Conceptually you are right: all mathematical models have assumptions, including assumptions about their scope of applicability.
But you are redefining "prior" to refer to all the assumptions of the model, and not its usual meaning as the prior distribution used in Bayes calculations.
Prior distribution is P(N|I), where I is the background information you have such as "historical interest rates in the USA looked like this", and "communist revolutions occurred 6 times in the 20th century" (made-up number). I is not itself the prior.
For this investing example, it's also the only information we have, unless we're trying to update on something like a central bank announcement. So our probability distribution over N is just the prior distribution.

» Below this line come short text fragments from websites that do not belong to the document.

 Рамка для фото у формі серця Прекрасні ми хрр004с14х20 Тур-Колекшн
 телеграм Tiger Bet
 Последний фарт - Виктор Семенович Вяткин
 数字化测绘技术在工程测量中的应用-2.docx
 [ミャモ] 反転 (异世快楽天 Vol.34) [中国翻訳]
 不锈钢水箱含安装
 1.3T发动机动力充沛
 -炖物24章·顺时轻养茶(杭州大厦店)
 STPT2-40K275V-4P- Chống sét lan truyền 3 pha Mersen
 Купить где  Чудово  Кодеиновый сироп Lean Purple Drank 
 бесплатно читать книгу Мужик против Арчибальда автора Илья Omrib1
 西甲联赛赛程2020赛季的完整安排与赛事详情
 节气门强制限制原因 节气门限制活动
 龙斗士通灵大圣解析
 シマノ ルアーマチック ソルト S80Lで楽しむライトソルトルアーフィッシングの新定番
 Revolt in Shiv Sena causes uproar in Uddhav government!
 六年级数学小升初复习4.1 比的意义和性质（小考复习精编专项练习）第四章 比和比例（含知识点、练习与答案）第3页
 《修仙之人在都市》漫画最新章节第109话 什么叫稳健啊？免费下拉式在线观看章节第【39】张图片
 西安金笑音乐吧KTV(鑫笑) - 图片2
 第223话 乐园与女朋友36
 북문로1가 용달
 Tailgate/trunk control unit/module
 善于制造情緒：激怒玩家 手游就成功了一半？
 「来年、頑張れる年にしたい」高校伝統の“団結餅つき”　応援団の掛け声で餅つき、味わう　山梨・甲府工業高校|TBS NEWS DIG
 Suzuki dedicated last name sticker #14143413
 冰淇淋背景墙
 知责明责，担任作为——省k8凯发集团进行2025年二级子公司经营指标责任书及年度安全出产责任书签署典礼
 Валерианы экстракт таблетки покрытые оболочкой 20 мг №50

When you're actually trying to make a decision, and not just solving a problem handed to you in math class, you can't avoid using P(N). You can either say "The minimax procedure requires knowing P(N) as an input, so that it isn't dominated by extremely improbable N", or you can say equivalently that "Minimax doesn't require P(N), but as an assumption of my model I'm ignoring all states of nature N with P(N) < y, then applying minimax regret over the remaining N".
I think we must be coming from two different communities of practice where the words don't quite line up. All the operational things you are saying I agree with. I just put them under different verbal categories.
But you are redefining "prior" to refer to all the assumptions of the model, and not its usual meaning as the prior distribution used in Bayes calculations.